YOUR TASK
Using the listing below, copy exactly each line from the one that has "Women sellin tea" through the one that has "Kenton Cool dans"; omit the pictures.

SUPPLIED ENTRIES

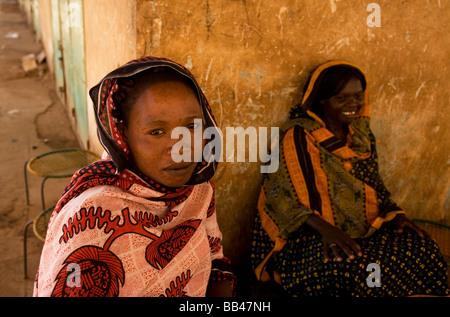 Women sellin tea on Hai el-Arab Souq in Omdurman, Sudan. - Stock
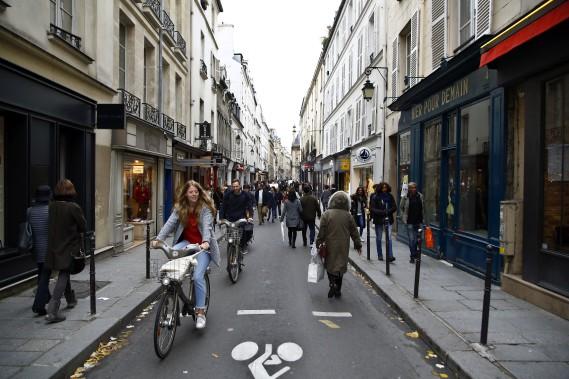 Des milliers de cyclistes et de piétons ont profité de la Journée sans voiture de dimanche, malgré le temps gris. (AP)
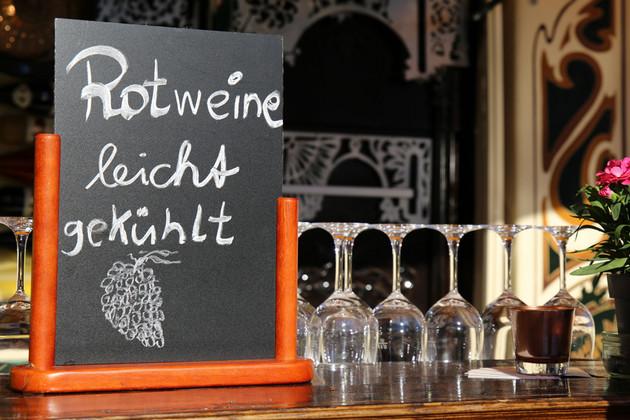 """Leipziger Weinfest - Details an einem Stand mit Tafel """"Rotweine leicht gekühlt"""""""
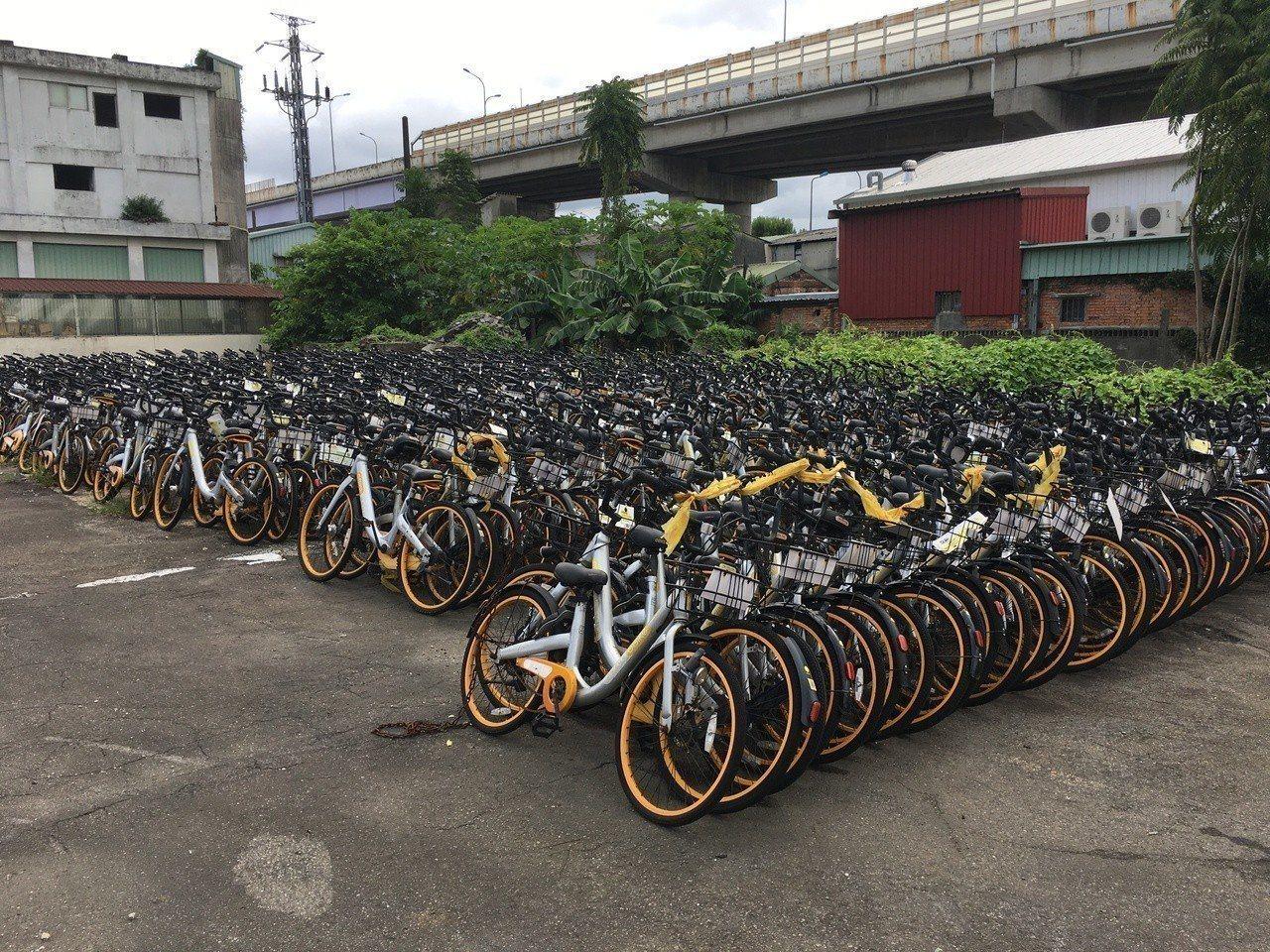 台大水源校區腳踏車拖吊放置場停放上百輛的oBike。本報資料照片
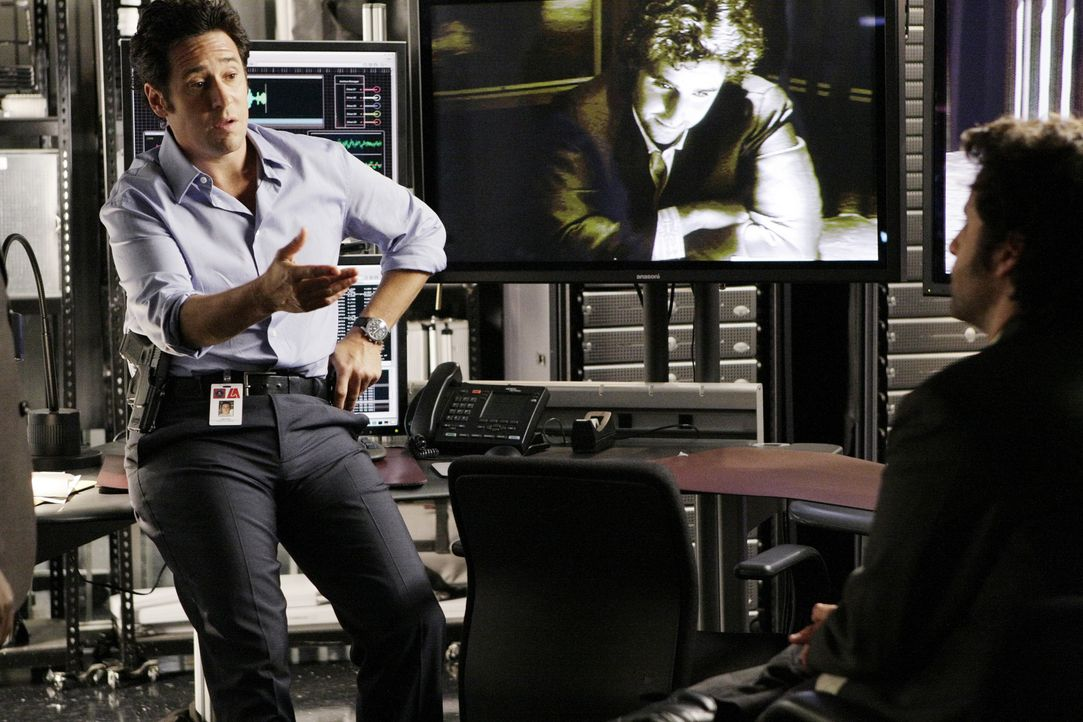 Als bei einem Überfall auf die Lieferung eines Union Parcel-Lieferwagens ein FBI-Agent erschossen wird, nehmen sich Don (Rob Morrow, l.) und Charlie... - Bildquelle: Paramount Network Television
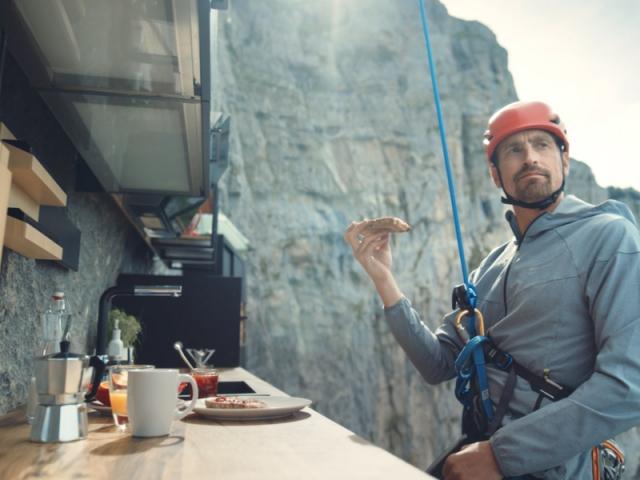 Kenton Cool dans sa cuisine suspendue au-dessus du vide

---

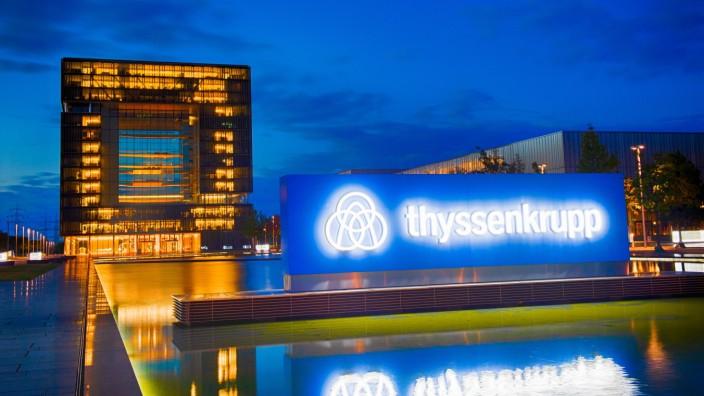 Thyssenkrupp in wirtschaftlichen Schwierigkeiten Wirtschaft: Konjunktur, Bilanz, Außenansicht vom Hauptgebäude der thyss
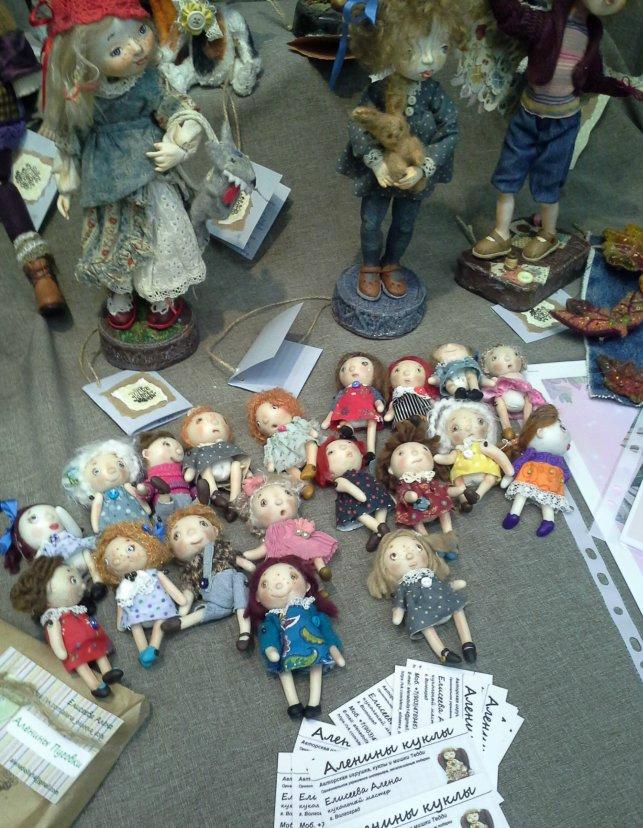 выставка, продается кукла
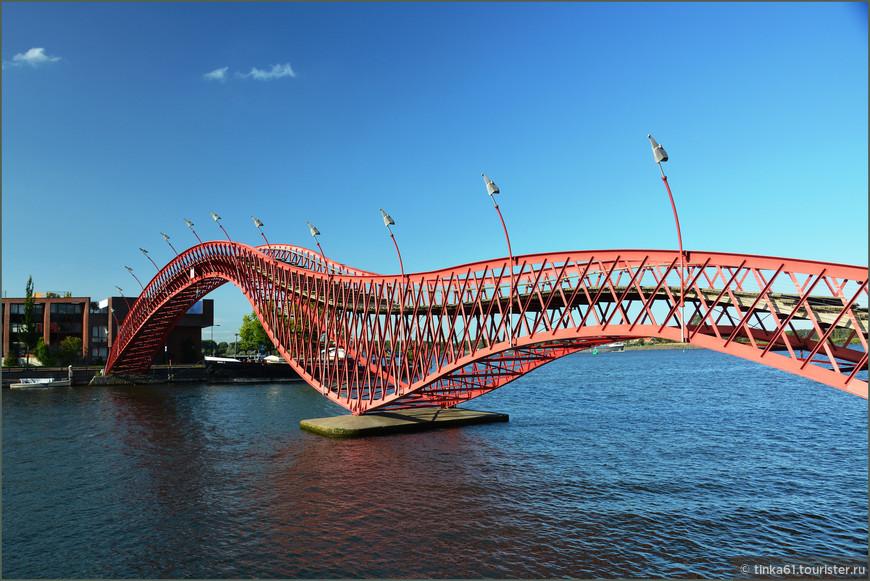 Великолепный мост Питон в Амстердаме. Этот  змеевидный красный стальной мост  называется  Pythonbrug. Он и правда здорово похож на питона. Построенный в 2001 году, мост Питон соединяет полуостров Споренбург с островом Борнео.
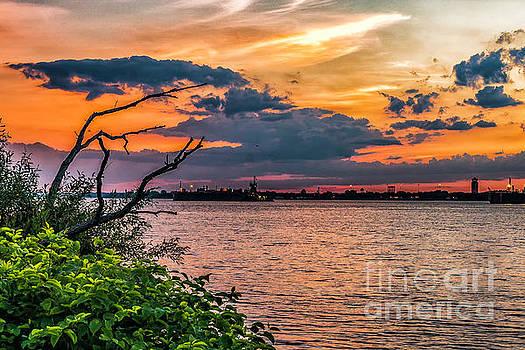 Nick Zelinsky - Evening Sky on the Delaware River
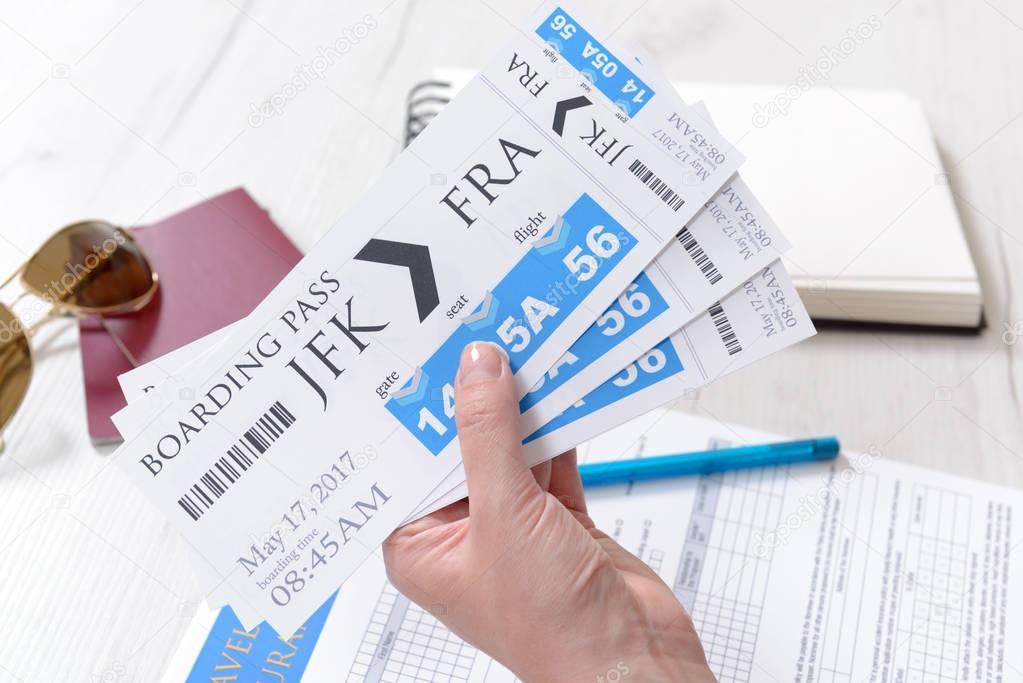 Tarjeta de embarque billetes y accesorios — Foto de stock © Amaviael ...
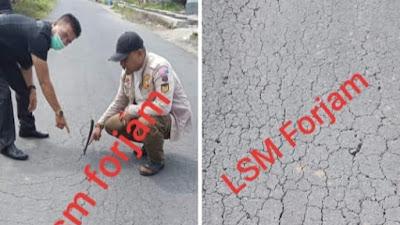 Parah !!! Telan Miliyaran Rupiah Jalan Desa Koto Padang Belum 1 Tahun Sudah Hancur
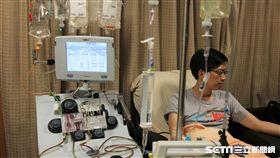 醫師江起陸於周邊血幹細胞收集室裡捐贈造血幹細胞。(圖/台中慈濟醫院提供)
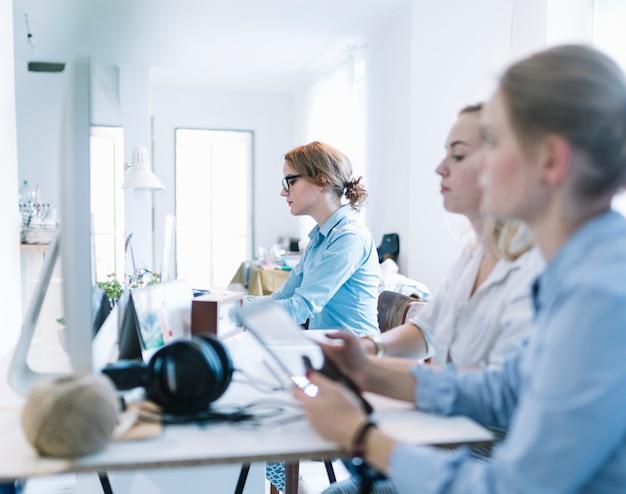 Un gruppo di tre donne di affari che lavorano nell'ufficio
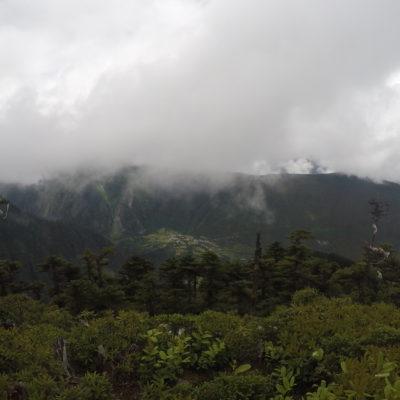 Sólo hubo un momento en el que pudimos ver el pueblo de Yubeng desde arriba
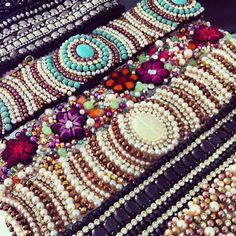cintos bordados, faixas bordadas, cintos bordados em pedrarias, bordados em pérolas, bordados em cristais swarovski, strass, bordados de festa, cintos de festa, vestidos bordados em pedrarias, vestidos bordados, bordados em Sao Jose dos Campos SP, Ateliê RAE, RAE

---

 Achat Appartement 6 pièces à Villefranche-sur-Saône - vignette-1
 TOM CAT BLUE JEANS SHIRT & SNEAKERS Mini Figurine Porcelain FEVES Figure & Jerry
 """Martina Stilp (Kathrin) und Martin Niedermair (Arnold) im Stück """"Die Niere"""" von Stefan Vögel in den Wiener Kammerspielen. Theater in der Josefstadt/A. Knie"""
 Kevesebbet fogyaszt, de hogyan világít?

TASK ANSWER
 Women sellin tea on Hai el-Arab Souq in Omdurman, Sudan. - Stock
 Des milliers de cyclistes et de piétons ont profité de la Journée sans voiture de dimanche, malgré le temps gris. (AP)
 """Leipziger Weinfest - Details an einem Stand mit Tafel """"Rotweine leicht gekühlt"""""""
 台大水源校區腳踏車拖吊放置場停放上百輛的oBike。本報資料照片
 Als bei einem Überfall auf die Lieferung eines Union Parcel-Lieferwagens ein FBI-Agent erschossen wird, nehmen sich Don (Rob Morrow, l.) und Charlie... - Bildquelle: Paramount Network Television
 Kenton Cool dans sa cuisine suspendue au-dessus du vide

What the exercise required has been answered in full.